*Data to process*:

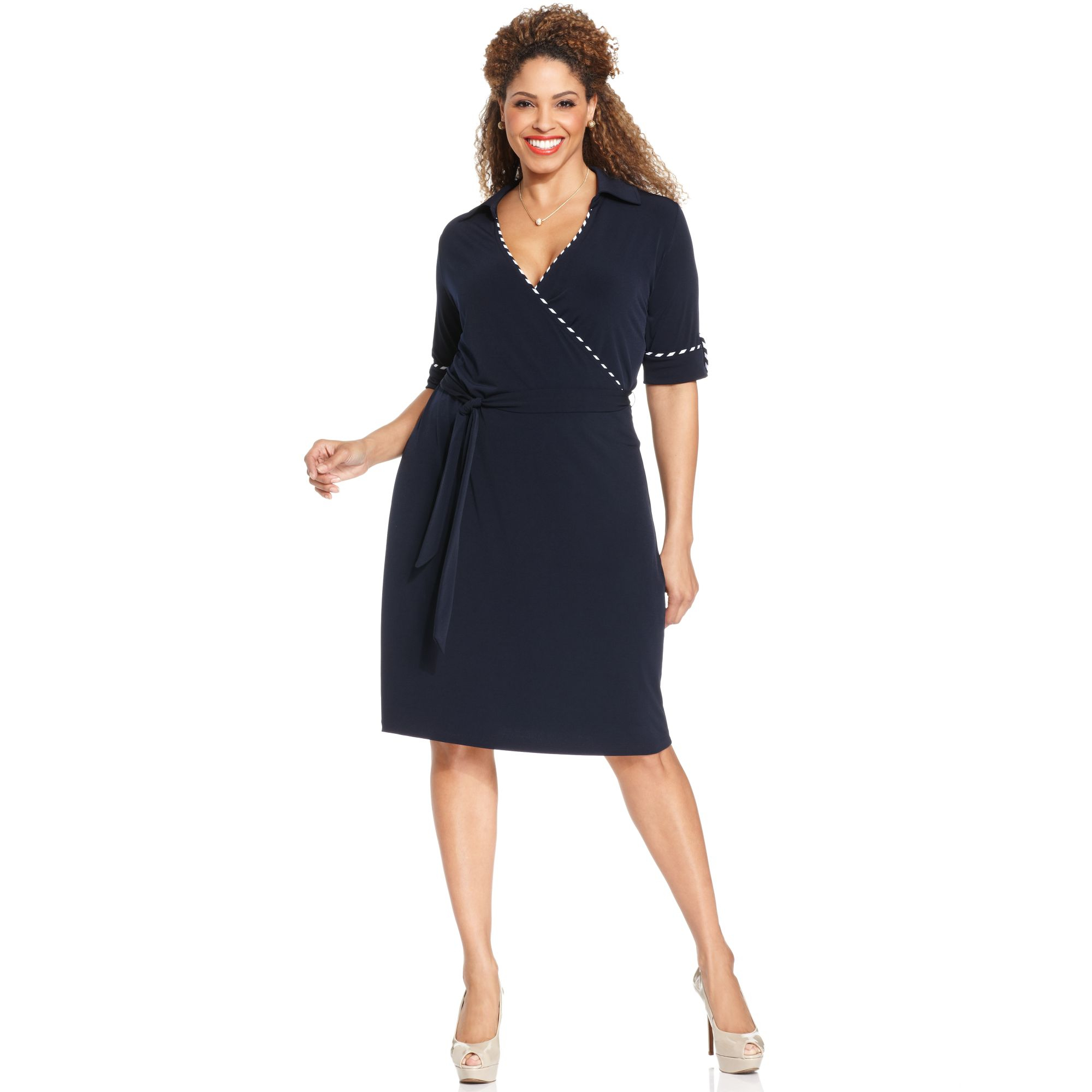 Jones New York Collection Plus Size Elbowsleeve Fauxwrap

---

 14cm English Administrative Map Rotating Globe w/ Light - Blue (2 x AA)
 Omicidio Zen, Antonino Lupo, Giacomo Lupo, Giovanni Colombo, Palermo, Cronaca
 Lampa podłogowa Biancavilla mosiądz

*Your goal*: Within the material above, transcribe exactly the lines that run from the line holding "Omicidio Zen, Antonino" through the line holding "Lampa podłogowa Biancavilla mosiądz".

*Task response*:
 Omicidio Zen, Antonino Lupo, Giacomo Lupo, Giovanni Colombo, Palermo, Cronaca
 Lampa podłogowa Biancavilla mosiądz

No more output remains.